The newly-elected Governor supports Prime Minister Abe in his determination to restart many of the 54 nuclear reactors in the country, all of them currently shut down due to public anger over the collusion between government and industry in relation to the Fukushima disaster. The nuclear fleet in Japan has been reduced from 54 to 48 by the simple fact that none of the six reactors at Fukushima Dai-ichi will ever operate again.
Gordon Edwards gave a background briefing on those who stand against further development of Japan’s nuclear industry and adds a concluding comment as follows:
At least three Japanese ex-Prime Ministers are completely opposed to continuing Japan’s nuclear energy dependence and instead are speaking out publicly for an immediate nuclear phase-out in Japan.
(1) Naoto Kan was Prime Minister of Japan when the Fukushima disaster struck. As Scientific American has reported:
On March 10, 2011, Prime Minister Naoto Kan felt assured that nuclear power was safe and vital for Japan.
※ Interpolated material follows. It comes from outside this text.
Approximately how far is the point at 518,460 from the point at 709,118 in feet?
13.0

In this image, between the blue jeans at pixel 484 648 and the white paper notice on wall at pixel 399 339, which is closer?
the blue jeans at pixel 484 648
By the evening of the next day, following the massive Tohoku earthquake, the ensuing tsunami and the beginnings of the crisis at the Fukushima Daiichi nuclear power plant, he had changed his thinking “180 degrees.”
Mr. Kan has since toured the world with a strong anti-nuclear message, not only for Japan, but for everyone.
(2) Another ex-Prime Ministers who has become a staunch opponent of nuclear energy in Japan’s future is Morihiro Hosokawa who ran in the recent election for Governor of Tokyo on an anti-nuclear platform, drawing about 20 % of the vote. Another anti-nuclear candidate in that same election, Kenji Utsumoniya, also gained about 20 % of the vote.
(3) Mr. Hosokawa was endorsed and inspired by a very popular figure in Japan, the former Prime Minister, Junichiro Koizumi, who publicly and dramatically renounced the earlier pro-nuclear stance that he had when he led the country. Koizumi indicated the main focus of the Tokyo election will be whether to pursue nuclear power or not, calling the election “a war between the group that says Japan can grow with zero nuclear power plants” and the group that says it cannot. He added, “We can change the country for sure if we show that Tokyo can live without nuclear power.”
Meanwhile, The Japanese government continues to reprocess irradiated nuclear fuel from Japanese nuclear reactors in order to separate the plutonium from the rest of the high-level radioactive waste – the idea being to use the plutonium as reactor fuel in the future. By continuing this reprocessing of used nuclear fuel, the Abe administration is doing all that it can to ensure that nuclear energy cannot easily be phased out in Japan. The Abe administration argues that the best way to deal with the stockpile of plutonium is to use it as fuel in nuclear reactors – using this as an argument to restart the reactors that are now shut down, and possibly even to justify building new reactors too.
Meanwhile, the ominous implication of having a stockpile of separated plutonium is that nuclear weapons can be built relatively quickly if a political decision were ever taken to do so – with or without a change in the country’s constitution. The belligerent attitude of North Korea and that country’s possession of nuclear weapons, together with recent displays of military prowess by China vis-a-vis Japan, could play a role in deciding the future of Japan’s plutonium stockpile.
The Japanese people are going to have to come to grips with a fundamental question if they wish to exert some control over the country’s future: Why is plutonium still being separated from irradiated nuclear fuel when the future of nuclear power in Japan is far from certain?